■ Texte ■
◇ ◇ ◇
Relance minière française : les citoyens ne sont pas les bienvenus !

Depuis juin 2013, l’État français a autorisé des petites entreprises minières, dites « juniors », à rechercher des ressources minérales dans le sous-sol métropolitain sur huit sites [1]. Neuf autres demandes sont en cours d’instruction [2]. Entretien avec Martine Bouchet, vice-présidente du Collectif d’associations pour la défense de l’environnement du Pays Basque et du sud des Landes (CADE).
◇ ◇ ◇
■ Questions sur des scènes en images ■
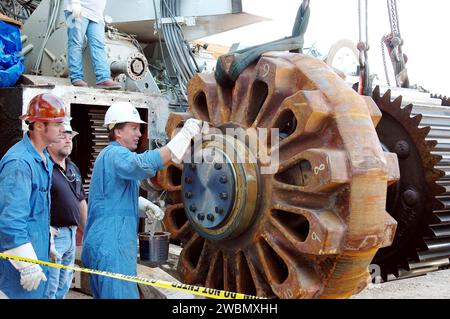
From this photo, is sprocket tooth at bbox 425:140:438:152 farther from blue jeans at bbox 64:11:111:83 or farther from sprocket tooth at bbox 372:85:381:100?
blue jeans at bbox 64:11:111:83

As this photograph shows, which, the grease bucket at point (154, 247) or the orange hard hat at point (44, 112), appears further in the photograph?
the grease bucket at point (154, 247)

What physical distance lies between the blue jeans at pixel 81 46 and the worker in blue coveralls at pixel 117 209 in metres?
2.26

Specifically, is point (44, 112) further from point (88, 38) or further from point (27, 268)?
point (88, 38)

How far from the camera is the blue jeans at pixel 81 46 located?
5633 millimetres

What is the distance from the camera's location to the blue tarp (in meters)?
5.22

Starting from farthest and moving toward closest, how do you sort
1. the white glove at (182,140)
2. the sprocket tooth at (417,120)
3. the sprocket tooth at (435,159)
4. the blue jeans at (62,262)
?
1. the sprocket tooth at (417,120)
2. the sprocket tooth at (435,159)
3. the blue jeans at (62,262)
4. the white glove at (182,140)

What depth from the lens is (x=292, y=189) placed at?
310 cm

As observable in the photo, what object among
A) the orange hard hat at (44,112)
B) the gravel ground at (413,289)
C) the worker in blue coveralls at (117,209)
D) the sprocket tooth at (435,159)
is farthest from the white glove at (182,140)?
the sprocket tooth at (435,159)

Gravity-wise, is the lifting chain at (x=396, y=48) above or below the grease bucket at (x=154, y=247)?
above

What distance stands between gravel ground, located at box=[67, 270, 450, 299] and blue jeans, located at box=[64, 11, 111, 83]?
91.7 inches

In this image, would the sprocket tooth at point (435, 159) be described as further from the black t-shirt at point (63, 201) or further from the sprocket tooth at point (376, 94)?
◇ ◇ ◇
■ Consignes ■
Répondez aux questions suivantes d'après le texte sur la relance minière française.
1. Depuis quand l'État français autorise-t-il les entreprises « juniors » à rechercher des ressources minérales dans le sous-sol métropolitain ?
2. Combien d'autres demandes sont en cours d'instruction ?
3. Quelle fonction Martine Bouchet occupe-t-elle au sein du CADE ?

■ Corrigé ■
1. Depuis juin 2013.
2. Neuf.
3. Elle en est la vice-présidente.